Another limitation was the lack of power to adequately measure the impact of appropriate timing of prophylactic antibiotic administration on febrile morbidity. It is also possible, given the observational design, that physicians were more likely to use prophylactic antibiotics in patients at highest risk for infection (eg, higher BMI, greater blood loss), thus limiting our ability to evaluate the effectiveness of prophylactic antibiotics. Future large-scale prospective studies attempting to assess the rates of febrile morbidity by surgical approach should evaluate both the timing of antibiotics and the specific types of antibiotics used for prophylaxis. A final limitation of our study was that we did not examine the impact of supplemental procedures (eg, colporrhaphy, urogynecologic procedure) or additional factors such as suprapubic drainage or use of indwelling catheters on febrile morbidity after various different surgical approaches.
Febrile morbidity, although limited as a screening tool for postoperative infection,8,9 is associated with longer lengths of stay and increased costs, especially, in patients who undergo abdominal hysterectomy (Figure 1). In our sample, women who experienced fever after hysterectomy had higher median lengths of stay after surgery compared with women who did not experience fever (median length of stay was 4 days when fever was present versus 3 days when fever was absent). This difference remained consistent when we stratified by surgical approach.

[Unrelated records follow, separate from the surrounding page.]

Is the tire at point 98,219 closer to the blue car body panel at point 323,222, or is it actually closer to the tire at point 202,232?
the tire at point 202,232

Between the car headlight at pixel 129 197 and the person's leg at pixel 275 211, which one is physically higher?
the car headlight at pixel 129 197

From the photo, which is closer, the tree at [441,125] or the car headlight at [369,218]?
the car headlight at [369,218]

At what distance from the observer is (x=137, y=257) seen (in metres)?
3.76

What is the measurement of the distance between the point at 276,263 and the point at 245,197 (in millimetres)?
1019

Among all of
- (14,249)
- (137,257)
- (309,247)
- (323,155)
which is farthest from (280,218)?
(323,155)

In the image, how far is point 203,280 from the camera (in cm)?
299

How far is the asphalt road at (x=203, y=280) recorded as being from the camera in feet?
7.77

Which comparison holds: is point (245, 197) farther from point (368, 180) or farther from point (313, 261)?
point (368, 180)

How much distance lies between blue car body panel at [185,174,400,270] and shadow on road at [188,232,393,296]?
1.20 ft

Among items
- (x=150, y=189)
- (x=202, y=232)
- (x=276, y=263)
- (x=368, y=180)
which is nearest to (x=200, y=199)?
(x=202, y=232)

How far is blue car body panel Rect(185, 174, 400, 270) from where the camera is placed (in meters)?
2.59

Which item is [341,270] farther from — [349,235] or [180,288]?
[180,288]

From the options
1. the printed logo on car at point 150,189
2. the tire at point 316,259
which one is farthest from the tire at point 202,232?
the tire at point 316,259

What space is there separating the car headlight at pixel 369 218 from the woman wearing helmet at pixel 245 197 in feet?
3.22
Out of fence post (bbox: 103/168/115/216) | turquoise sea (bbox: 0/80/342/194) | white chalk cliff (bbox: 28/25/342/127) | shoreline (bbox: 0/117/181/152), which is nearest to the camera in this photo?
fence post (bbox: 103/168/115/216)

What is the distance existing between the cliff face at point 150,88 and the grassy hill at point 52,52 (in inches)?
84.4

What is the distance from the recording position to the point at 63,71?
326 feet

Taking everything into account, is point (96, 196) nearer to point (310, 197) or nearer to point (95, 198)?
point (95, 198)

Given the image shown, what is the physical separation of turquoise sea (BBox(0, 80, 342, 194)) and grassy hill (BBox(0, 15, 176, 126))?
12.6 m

Those women who had abdominal surgery and had a postoperative fever had the longest median length of stay.
Our results suggest that a reduction in the rate of febrile morbidity can be achieved by means of the following strategies: 1) using the vaginal approach whenever clinically appropriate; 2) paying meticulous attention to blood loss at surgery; and 3) liberally using and appropriately timing prophylactic antibiotics. Focusing on the modifiable risk factors can help reduce the costs associated with undue length of stay attributable to febrile morbidity.